A empresa não possuía geladeira. Luiza então comprou uma pequena, com entrada USB, para deixar na mesa. Ela também tinha que lavar seu material na pia e deixá-lo secando em cima da sua mesa, que era coletiva.
“Era um constrangimento, fora todos os outros assédios que sofri, e que me levaram à depressão. E eu não podia deixar de fazer a ordenha porque se a gente não faz pode ter uma mastite (inflamação aguda dos tecidos da mama).”

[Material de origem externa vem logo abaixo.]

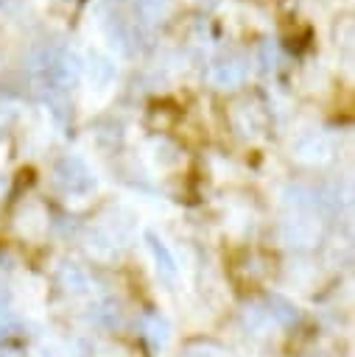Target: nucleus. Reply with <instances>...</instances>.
<instances>
[{"label":"nucleus","mask_w":355,"mask_h":357,"mask_svg":"<svg viewBox=\"0 0 355 357\" xmlns=\"http://www.w3.org/2000/svg\"><path fill=\"white\" fill-rule=\"evenodd\" d=\"M53 181L67 195H87V192L95 190V173H92V167L81 156H75V153H67V156H61L53 165Z\"/></svg>","instance_id":"nucleus-1"},{"label":"nucleus","mask_w":355,"mask_h":357,"mask_svg":"<svg viewBox=\"0 0 355 357\" xmlns=\"http://www.w3.org/2000/svg\"><path fill=\"white\" fill-rule=\"evenodd\" d=\"M196 3H212V0H196Z\"/></svg>","instance_id":"nucleus-15"},{"label":"nucleus","mask_w":355,"mask_h":357,"mask_svg":"<svg viewBox=\"0 0 355 357\" xmlns=\"http://www.w3.org/2000/svg\"><path fill=\"white\" fill-rule=\"evenodd\" d=\"M92 321L101 326H115L120 321V304L115 298H103L92 307Z\"/></svg>","instance_id":"nucleus-7"},{"label":"nucleus","mask_w":355,"mask_h":357,"mask_svg":"<svg viewBox=\"0 0 355 357\" xmlns=\"http://www.w3.org/2000/svg\"><path fill=\"white\" fill-rule=\"evenodd\" d=\"M92 75H98V78H101L98 84H101V86H106V84L115 78V70H112V64H109L106 59L92 56V61H89V78H92Z\"/></svg>","instance_id":"nucleus-10"},{"label":"nucleus","mask_w":355,"mask_h":357,"mask_svg":"<svg viewBox=\"0 0 355 357\" xmlns=\"http://www.w3.org/2000/svg\"><path fill=\"white\" fill-rule=\"evenodd\" d=\"M145 245H148V251H151V257H154L157 271H159L165 279H173V276H176V257L171 254L168 243H165L157 231H145Z\"/></svg>","instance_id":"nucleus-3"},{"label":"nucleus","mask_w":355,"mask_h":357,"mask_svg":"<svg viewBox=\"0 0 355 357\" xmlns=\"http://www.w3.org/2000/svg\"><path fill=\"white\" fill-rule=\"evenodd\" d=\"M257 56H260V67H263V70H274V64H277V50H274L271 42H263V45L257 47Z\"/></svg>","instance_id":"nucleus-12"},{"label":"nucleus","mask_w":355,"mask_h":357,"mask_svg":"<svg viewBox=\"0 0 355 357\" xmlns=\"http://www.w3.org/2000/svg\"><path fill=\"white\" fill-rule=\"evenodd\" d=\"M39 357H64L59 349H53V346H42L39 349Z\"/></svg>","instance_id":"nucleus-14"},{"label":"nucleus","mask_w":355,"mask_h":357,"mask_svg":"<svg viewBox=\"0 0 355 357\" xmlns=\"http://www.w3.org/2000/svg\"><path fill=\"white\" fill-rule=\"evenodd\" d=\"M182 357H224V351L215 343H198V346H190Z\"/></svg>","instance_id":"nucleus-11"},{"label":"nucleus","mask_w":355,"mask_h":357,"mask_svg":"<svg viewBox=\"0 0 355 357\" xmlns=\"http://www.w3.org/2000/svg\"><path fill=\"white\" fill-rule=\"evenodd\" d=\"M263 312H266L268 321H274L277 326H294V324L299 321V310H296V304L288 301V298L280 296V293H271V296L266 298V310H263Z\"/></svg>","instance_id":"nucleus-4"},{"label":"nucleus","mask_w":355,"mask_h":357,"mask_svg":"<svg viewBox=\"0 0 355 357\" xmlns=\"http://www.w3.org/2000/svg\"><path fill=\"white\" fill-rule=\"evenodd\" d=\"M246 78V59L238 53H221L210 64V81L218 89H232Z\"/></svg>","instance_id":"nucleus-2"},{"label":"nucleus","mask_w":355,"mask_h":357,"mask_svg":"<svg viewBox=\"0 0 355 357\" xmlns=\"http://www.w3.org/2000/svg\"><path fill=\"white\" fill-rule=\"evenodd\" d=\"M59 282H61V287L67 293H87V287H89L87 271L81 265H75V262H64L59 268Z\"/></svg>","instance_id":"nucleus-6"},{"label":"nucleus","mask_w":355,"mask_h":357,"mask_svg":"<svg viewBox=\"0 0 355 357\" xmlns=\"http://www.w3.org/2000/svg\"><path fill=\"white\" fill-rule=\"evenodd\" d=\"M0 357H6V354H0Z\"/></svg>","instance_id":"nucleus-16"},{"label":"nucleus","mask_w":355,"mask_h":357,"mask_svg":"<svg viewBox=\"0 0 355 357\" xmlns=\"http://www.w3.org/2000/svg\"><path fill=\"white\" fill-rule=\"evenodd\" d=\"M330 153V148L324 145V139H316V137H305L302 142H296V156L305 159V162H316V159H324Z\"/></svg>","instance_id":"nucleus-8"},{"label":"nucleus","mask_w":355,"mask_h":357,"mask_svg":"<svg viewBox=\"0 0 355 357\" xmlns=\"http://www.w3.org/2000/svg\"><path fill=\"white\" fill-rule=\"evenodd\" d=\"M134 8H137V14H140L145 22H157V20L165 17L168 0H134Z\"/></svg>","instance_id":"nucleus-9"},{"label":"nucleus","mask_w":355,"mask_h":357,"mask_svg":"<svg viewBox=\"0 0 355 357\" xmlns=\"http://www.w3.org/2000/svg\"><path fill=\"white\" fill-rule=\"evenodd\" d=\"M14 329V321L8 318V312H0V335H8Z\"/></svg>","instance_id":"nucleus-13"},{"label":"nucleus","mask_w":355,"mask_h":357,"mask_svg":"<svg viewBox=\"0 0 355 357\" xmlns=\"http://www.w3.org/2000/svg\"><path fill=\"white\" fill-rule=\"evenodd\" d=\"M140 332H143V337H145L154 349H162V346L168 343V337H171V326H168V321H165L159 312H145V315L140 318Z\"/></svg>","instance_id":"nucleus-5"}]
</instances>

Luiza disse que levou sua questão para a empresa, que prometeu oferecer uma sala de amamentação, mas ela pediu demissão antes de ver se a promessa foi cumprida.
“Fiquei um tempo desempregada e hoje consigo ficar de home office. Mas na minha opinião, eu acho que é uma iniciativa que não pensa verdadeiramente nas mulheres, mas sim na economia que isso vai gerar para as empresas.”
“Parece feminista, mas não é”
Mãe de dois, a consultora em amamentação, bióloga, e doutora em Ciências Cristina Bertoni Machado, do Plantão Materno, avalia essa medida trará grandes problemas uma vez que, na avaliação dela, a mãe não terá auxílio suficiente para pagar uma boa creche -e se tiver o país tem um déficit grande de vagas- nem garantirá a amamentação exclusiva até o sexto mês, o que aumenta o risco de doenças leves e ainda retiram os pais do dia de trabalho.
“Parece uma ideia feminista mas uma medida como essa segue colocando as mães num lugar de problema para a sociedade, e fala para os empregadores que mulheres e mães trazem prejuízos”, ela afirma.
“Esse projeto disfarçado de pauta feminista é mais uma jogada do governo atual para aparecer empático às mulheres, mas é um retrocesso no direito de mulheres e crianças aqui no país.